CWL execution results
The --stdout
option specifies the file where Calrissian will dump the standard output produced by the CWL (Common Workflow Language) execution, which typically includes the results or outputs generated by the workflow.
How it works:
During the execution of a CWL workflow, various tools and steps produce outputs. These outputs, often formatted as JSON, describe the results of the workflow, including any files, data, or other artifacts generated.
The --stdout
option directs this output to a specified file, rather than displaying it directly in the terminal.
By capturing the output in a file, users can easily access and review the results after the workflow completes.
Benefits:
- Convenience: Storing output in a file allows for easy access and review, especially for large outputs that may be cumbersome to read in the terminal.
- Post-processing: The output file can be used for further processing, such as parsing the results with scripts, sharing the file with collaborators, or integrating with other tools.
- Record-keeping: The output file serves as a permanent record of the workflow results, which can be useful for documentation or reproducibility.
This option is essential for workflows where the output data is important for further analysis, sharing, or archiving, ensuring that the results are captured in a structured and accessible format.
Calrissian execution log
The --stderr
option specifies the file where Calrissian will log the standard error output, which includes detailed execution logs of the Calrissian process, as well as any error messages, warnings, or diagnostic information generated during the workflow execution.
How it works:
During the execution of a CWL (Common Workflow Language) workflow, Calrissian generates various log entries and error messages that are normally output to the terminal's standard error stream.
The --stderr
option directs this standard error output to a specified file, ensuring that all relevant logs and error information are captured for review.

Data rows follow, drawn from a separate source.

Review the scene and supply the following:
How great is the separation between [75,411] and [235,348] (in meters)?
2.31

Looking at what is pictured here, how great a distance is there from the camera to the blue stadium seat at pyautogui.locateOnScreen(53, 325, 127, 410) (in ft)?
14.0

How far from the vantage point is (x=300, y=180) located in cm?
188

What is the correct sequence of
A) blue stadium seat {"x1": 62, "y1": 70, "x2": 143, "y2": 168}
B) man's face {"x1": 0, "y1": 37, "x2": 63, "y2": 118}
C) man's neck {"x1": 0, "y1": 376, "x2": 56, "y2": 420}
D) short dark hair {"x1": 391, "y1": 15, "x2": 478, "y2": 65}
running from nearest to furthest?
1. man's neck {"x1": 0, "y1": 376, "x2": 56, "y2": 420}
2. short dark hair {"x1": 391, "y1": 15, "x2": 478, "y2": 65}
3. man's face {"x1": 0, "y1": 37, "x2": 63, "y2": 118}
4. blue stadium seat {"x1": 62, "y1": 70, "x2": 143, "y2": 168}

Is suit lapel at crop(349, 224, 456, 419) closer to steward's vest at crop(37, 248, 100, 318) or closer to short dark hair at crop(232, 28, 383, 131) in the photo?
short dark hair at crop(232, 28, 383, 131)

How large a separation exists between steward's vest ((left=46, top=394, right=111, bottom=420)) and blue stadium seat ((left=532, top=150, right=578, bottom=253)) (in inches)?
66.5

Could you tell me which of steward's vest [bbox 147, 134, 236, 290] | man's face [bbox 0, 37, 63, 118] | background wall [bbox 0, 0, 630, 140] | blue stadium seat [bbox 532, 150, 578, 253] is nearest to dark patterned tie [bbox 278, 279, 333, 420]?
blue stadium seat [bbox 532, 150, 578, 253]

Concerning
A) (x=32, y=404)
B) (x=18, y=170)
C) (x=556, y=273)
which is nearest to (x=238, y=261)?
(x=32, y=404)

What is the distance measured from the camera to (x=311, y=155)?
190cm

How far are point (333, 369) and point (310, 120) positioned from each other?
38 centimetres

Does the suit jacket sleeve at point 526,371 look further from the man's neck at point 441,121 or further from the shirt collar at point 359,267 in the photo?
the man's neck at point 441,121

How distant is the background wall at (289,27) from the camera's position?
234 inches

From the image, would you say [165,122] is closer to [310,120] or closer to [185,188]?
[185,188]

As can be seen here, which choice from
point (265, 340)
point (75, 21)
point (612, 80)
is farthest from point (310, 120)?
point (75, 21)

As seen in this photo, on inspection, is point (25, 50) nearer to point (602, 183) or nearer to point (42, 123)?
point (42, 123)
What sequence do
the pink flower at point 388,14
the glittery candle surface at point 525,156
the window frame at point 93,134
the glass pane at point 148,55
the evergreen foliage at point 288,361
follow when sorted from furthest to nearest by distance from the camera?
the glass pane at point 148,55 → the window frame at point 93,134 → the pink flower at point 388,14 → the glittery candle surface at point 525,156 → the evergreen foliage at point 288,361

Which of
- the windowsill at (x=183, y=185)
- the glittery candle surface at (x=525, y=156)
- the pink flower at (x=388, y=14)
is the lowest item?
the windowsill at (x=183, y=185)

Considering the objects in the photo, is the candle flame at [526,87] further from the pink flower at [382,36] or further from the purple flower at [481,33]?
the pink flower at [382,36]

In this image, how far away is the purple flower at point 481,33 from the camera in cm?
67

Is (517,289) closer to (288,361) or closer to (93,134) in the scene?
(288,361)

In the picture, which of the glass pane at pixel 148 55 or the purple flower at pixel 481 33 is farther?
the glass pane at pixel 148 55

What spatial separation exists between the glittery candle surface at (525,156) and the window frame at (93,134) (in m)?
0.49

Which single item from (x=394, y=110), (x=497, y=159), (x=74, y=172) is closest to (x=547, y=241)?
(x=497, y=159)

This log file contains critical information about the workflow execution, including any issues that occurred, steps performed, and resource usage details, making it an invaluable resource for debugging and auditing.
Benefits:
- Debugging: By capturing standard error output in a file, users can systematically review the logs to diagnose and resolve any issues that may have occurred during the workflow execution.
- Execution Trace: The log provides a step-by-step trace of the execution process, which is useful for understanding how the workflow was processed and where any potential bottlenecks or failures might have occurred.
- Audit Trail: The log file serves as an audit trail, documenting the workflow execution in detail, which can be important for compliance, reproducibility, or record-keeping.
This option is crucial for maintaining a clear and accessible record of the Calrissian execution process, enabling users to troubleshoot problems, monitor the workflow, and ensure that everything runs as expected.